## About this task
According to the text on Roy Wilkins, what did he die of in 1981?

## Given text
Start of Block

In 1968 Wilkins announced a new plan to harness the energies and talents of young African American activists while maintaining a firm line against those who counseled violence and separation. Wilkins stood firmly against these militant movements, and he encouraged the NAACP not to back them either. By 1969 he was being vilified as an "Uncle Tom" by some African Americans and even found himself on the assassination list of one revolutionary group. "No matter how endlessly they try to explain it," Wilkins told Reader 's Digest, "the term 'black power' means anti-white power. [It is] a reverse Mississippi, a reverse Hitler, a reverse Ku Klux Klan."
At the sixty-first annual NAACP meeting in 1970, he warned that "there can be no compromise with the evil of segregation", meanwhile calling upon African Americans to reject separatism and join to build a single society with common opportunity.
He chose to keep his position as executive director year after year, even when high-ranking members of the organization asked him to step down. Wilkins never groomed a successor for his job and refused until 1976 even to court the idea of retirement. When he finally did leave his post in 1977, he was more or less forced to do so by the board of directors, who accused him off-the-record of mismanaging funds. Others supported Wilkins until the end, convinced that without his charismatic leadership, the NAACP would splinter into competing groups with separate directors.
Wilkins' health had been good for many years following surgery for cancer in 1946, but he began to decline in 1980. He died September 9, 1981, of kidney failure aggravated by heart trouble. Wilkins was eulogized by his successor as executive director of the NAACP, Dr. Benjamin Hooks. Hooks told the New York Times, "Mr. Wilkins was a towering figure in American history and during the time he headed the NAACP. It was during this crucial period that the association was faced with some of its most serious challenges and the whole landscape of the black condition in America was changed, radically, for the better." Jesse Jackson also praised Wilkins in the New York Times as "a man of integrity, intelligence and courage who, with his broad shoulders, bore more than his share of responsibility for our and the nation's advancement."
Wilkins' lifelong devotion to civil rights was fueled by a passion for justice. As he stated in his autobiography, he sought to fight against "a deep, unreasoning, savagely cruel refusal by too many white people to accept a simple, inescapable truth—the only master race is the human race, and we are all, by the grace of God, members of it." Years after his death, Wilkins remained one of the most respected voices in the battle for racial equality in the United States. He received numerous awards, including the NAACP's Spingarn Medal, the Presidential Medal of Freedom, bestowed upon him by Lyndon Johnson in 1969, and the Congressional Gold Medal, bestowed posthumously in 1984.
Further Reading on Roy Wilkins
Elton C. Fox, Contemporary Black Leaders (1970), and George R. Metcalf, Black Profiles (1970), contain chapters on Wilkins. Biographical sketches of Wilkins appear in Richard Bardolph, The Negro Vanguard (1959), and in Historical Negro Biographies of the International Library of Negro Life and History, edited by Whilhelmena S. Robinson (1968). Considerable biographical background is in Marcus H. Boulware, The Oratory of Negro Leaders, 1900-1968 (1969). Langston Hughes, Fight for Freedom: The Story of the NAACP (1962), includes references to Wilkins.

End of Block

## Dataset records
Start of Block

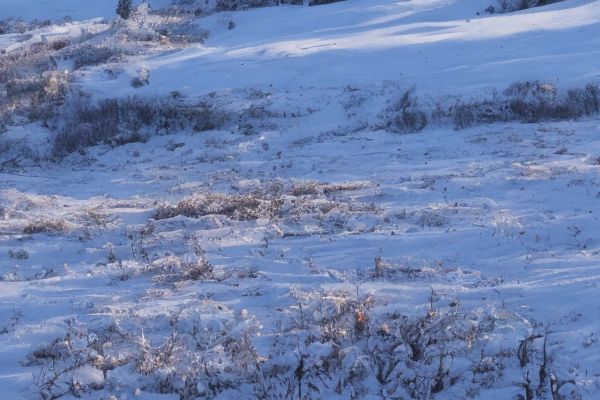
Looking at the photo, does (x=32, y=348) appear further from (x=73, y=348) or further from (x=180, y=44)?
(x=180, y=44)

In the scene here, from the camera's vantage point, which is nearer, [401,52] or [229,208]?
[229,208]

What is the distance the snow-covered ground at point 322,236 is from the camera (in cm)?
479

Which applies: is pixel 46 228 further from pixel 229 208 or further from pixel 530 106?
pixel 530 106

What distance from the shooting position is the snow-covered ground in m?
4.79

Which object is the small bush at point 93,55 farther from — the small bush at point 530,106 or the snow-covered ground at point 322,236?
the small bush at point 530,106

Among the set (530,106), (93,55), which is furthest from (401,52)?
(93,55)

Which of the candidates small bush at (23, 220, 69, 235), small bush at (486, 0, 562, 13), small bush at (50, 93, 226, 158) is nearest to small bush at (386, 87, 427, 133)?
small bush at (50, 93, 226, 158)

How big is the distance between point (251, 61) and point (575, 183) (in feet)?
29.5

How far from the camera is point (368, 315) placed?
5.23m

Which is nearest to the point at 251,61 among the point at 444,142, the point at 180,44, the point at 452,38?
the point at 180,44

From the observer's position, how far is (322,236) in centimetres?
736

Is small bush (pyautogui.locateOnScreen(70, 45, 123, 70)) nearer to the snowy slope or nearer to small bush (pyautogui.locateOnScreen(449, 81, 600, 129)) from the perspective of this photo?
the snowy slope

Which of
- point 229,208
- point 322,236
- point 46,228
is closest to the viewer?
point 322,236

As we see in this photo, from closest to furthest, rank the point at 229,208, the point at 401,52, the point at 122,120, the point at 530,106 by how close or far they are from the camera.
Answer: the point at 229,208 < the point at 530,106 < the point at 122,120 < the point at 401,52
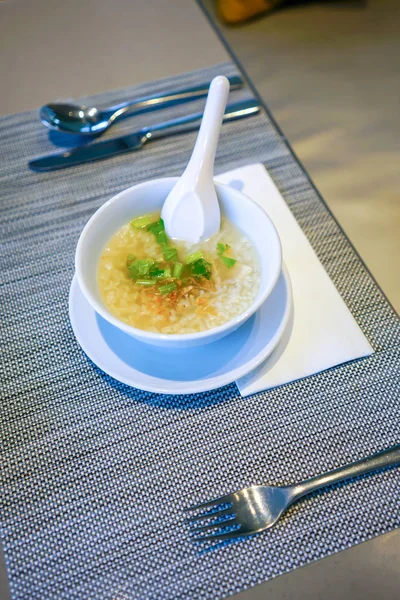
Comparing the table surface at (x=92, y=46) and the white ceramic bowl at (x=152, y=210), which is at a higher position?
the table surface at (x=92, y=46)

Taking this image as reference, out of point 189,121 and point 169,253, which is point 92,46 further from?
point 169,253

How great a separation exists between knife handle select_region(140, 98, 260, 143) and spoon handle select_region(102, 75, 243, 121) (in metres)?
0.08

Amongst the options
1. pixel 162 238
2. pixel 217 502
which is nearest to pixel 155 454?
pixel 217 502

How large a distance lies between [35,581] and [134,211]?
758 millimetres

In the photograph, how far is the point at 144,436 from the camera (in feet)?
3.30

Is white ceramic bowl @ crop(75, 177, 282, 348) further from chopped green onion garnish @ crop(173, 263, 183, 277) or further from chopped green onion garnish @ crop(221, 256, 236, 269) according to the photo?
chopped green onion garnish @ crop(173, 263, 183, 277)

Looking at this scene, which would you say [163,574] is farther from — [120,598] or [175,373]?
[175,373]

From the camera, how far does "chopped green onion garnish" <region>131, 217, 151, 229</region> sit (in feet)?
3.90

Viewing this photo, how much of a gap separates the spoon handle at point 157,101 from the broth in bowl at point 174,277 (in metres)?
0.60

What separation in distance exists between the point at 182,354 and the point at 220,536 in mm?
345

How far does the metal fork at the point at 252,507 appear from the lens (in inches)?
34.5

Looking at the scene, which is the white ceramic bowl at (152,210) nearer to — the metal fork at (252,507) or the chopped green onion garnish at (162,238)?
the chopped green onion garnish at (162,238)

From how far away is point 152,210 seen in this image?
1.21 m

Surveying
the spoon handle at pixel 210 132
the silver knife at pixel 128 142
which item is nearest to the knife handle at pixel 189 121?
the silver knife at pixel 128 142
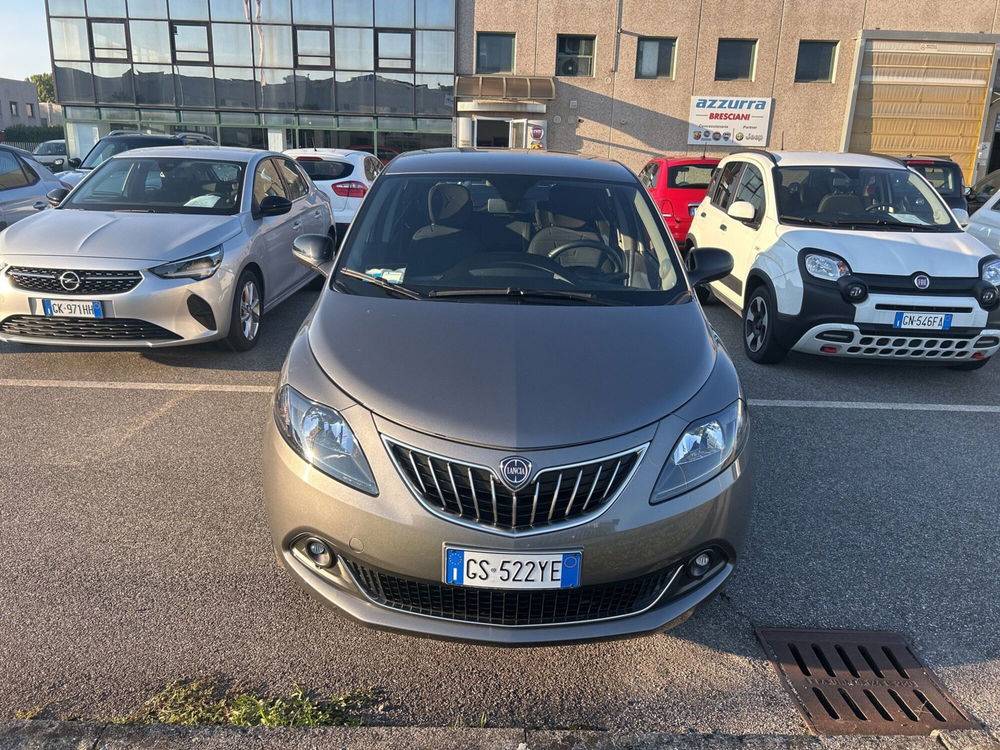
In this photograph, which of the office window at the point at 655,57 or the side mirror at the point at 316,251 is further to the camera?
the office window at the point at 655,57

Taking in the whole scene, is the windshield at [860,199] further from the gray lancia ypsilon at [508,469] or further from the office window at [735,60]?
the office window at [735,60]

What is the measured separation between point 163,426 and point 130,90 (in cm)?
2510

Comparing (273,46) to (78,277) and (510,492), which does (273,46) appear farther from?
(510,492)

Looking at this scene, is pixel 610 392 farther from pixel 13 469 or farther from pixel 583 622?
pixel 13 469

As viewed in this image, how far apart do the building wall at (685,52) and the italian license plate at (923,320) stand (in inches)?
856

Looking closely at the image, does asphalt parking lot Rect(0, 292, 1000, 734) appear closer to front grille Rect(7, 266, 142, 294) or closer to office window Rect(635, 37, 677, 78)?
front grille Rect(7, 266, 142, 294)

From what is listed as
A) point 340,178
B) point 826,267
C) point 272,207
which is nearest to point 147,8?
point 340,178

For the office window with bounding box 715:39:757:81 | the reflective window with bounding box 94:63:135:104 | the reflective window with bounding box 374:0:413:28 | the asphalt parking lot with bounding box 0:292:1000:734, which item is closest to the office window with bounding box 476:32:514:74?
the reflective window with bounding box 374:0:413:28

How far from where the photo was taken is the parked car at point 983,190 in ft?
33.5

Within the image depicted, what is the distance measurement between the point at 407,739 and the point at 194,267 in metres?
4.21

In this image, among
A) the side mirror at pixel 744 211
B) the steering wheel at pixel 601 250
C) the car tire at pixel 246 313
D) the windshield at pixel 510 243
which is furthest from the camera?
the side mirror at pixel 744 211

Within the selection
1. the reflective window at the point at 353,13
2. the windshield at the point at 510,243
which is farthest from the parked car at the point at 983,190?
the reflective window at the point at 353,13

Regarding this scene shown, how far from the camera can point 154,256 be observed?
527cm

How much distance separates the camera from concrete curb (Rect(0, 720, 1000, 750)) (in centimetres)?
217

End of Block

## Expected answer
Kidney failure aggravated by heart trouble.